Keep Your Sensitivities To Yourself


Over the years, a great deal of attention has been given to dealing with people who behave in an insensitive or inappropriate manner in the workplace. Companies have had to implement written codes of conduct, and employees who don’t comply can be reprimanded, sent to ‘sensitivity training,’ or even discharged. Despite the overzealousness with which it is sometimes applied, this rigour is not a bad thing. A healthy, productive and enjoyable workplace is a very delicate balance. When you think about it, it is surprising that more workplaces, particularly large organizations, don’t have more issues than they do. After all, we spend more waking time with our coworkers – people who we associate with by happenstance instead of by choice – than we do our friends and family. Jam a couple of hundred strangers, each with their own unique priorities, values and personalities, into a single office building, and there’s bound to be some tension.

But there’s another side of the sensitivity coin that doesn’t get talked about quite so much. For just as there are insensitive buffoons, there are also the oversensitive objectors. These are people who have their own personal sensitivities and causes, and insist on actively championing them.
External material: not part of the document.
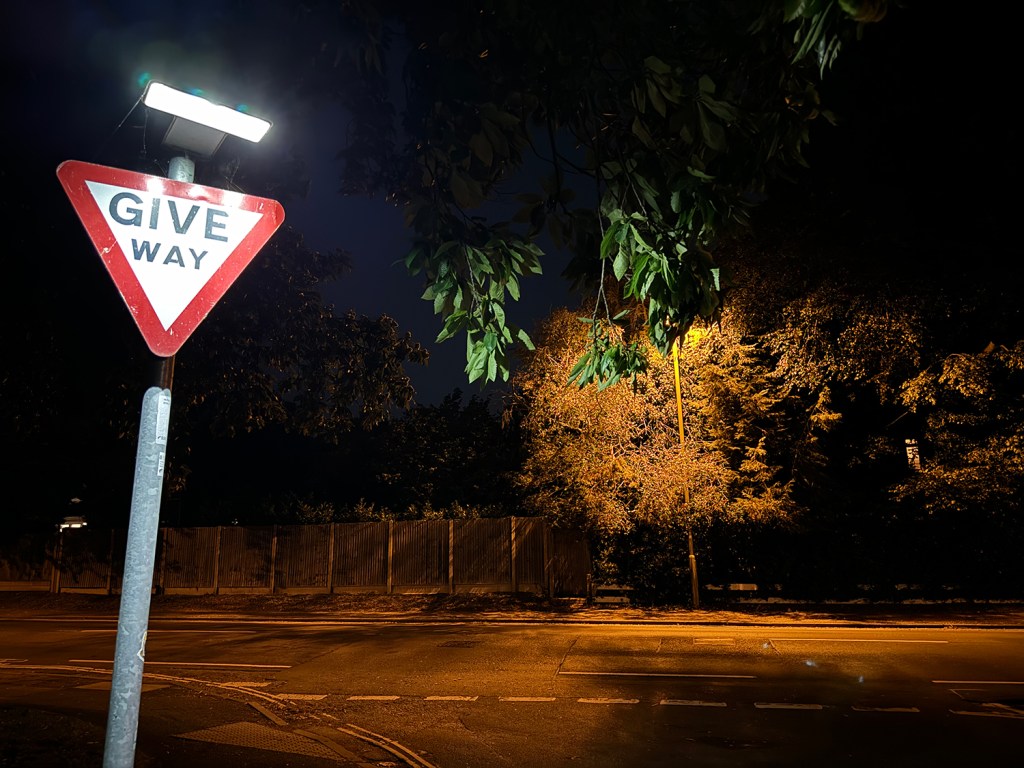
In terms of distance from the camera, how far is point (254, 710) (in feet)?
28.6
They seem to thrive on passing judgment on the people around them, and get great self-satisfaction when they have outed an office evil-doer. They read nefarious intent into every comment and action, and appear obsessed with policing the people around them. Whatever their cause, they will pounce upon and decry even the slightest deviation from their personal definition of what is appropriate. And, although their attitudes and actions also do serious and long-lasting damage to the workplace environment, their positioning as victims makes it virtually impossible to correct their behaviour in any substantive way.
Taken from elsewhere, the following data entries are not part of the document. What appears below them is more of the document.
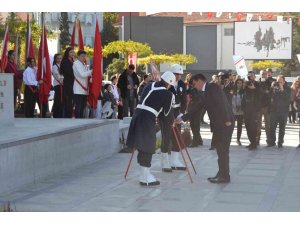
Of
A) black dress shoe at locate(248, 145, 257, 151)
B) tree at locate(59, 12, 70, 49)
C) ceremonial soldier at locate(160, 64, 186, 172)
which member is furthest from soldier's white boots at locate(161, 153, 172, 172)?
tree at locate(59, 12, 70, 49)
Your ability to function in a team plays a big role in the amount of success you will find in the workplace. Not only do you have to be respectful of the needs of those around you, but you also have to respect that not everyone shares the same sensitivities as you. This is not to suggest that you shouldn’t champion important workplace issues, but if you find yourself becoming frequently vocal because you are being offended by the actions or words of your coworkers, take a look around. If no-one else seems to be supporting up your cause, then maybe it’s you who has to look in the mirror.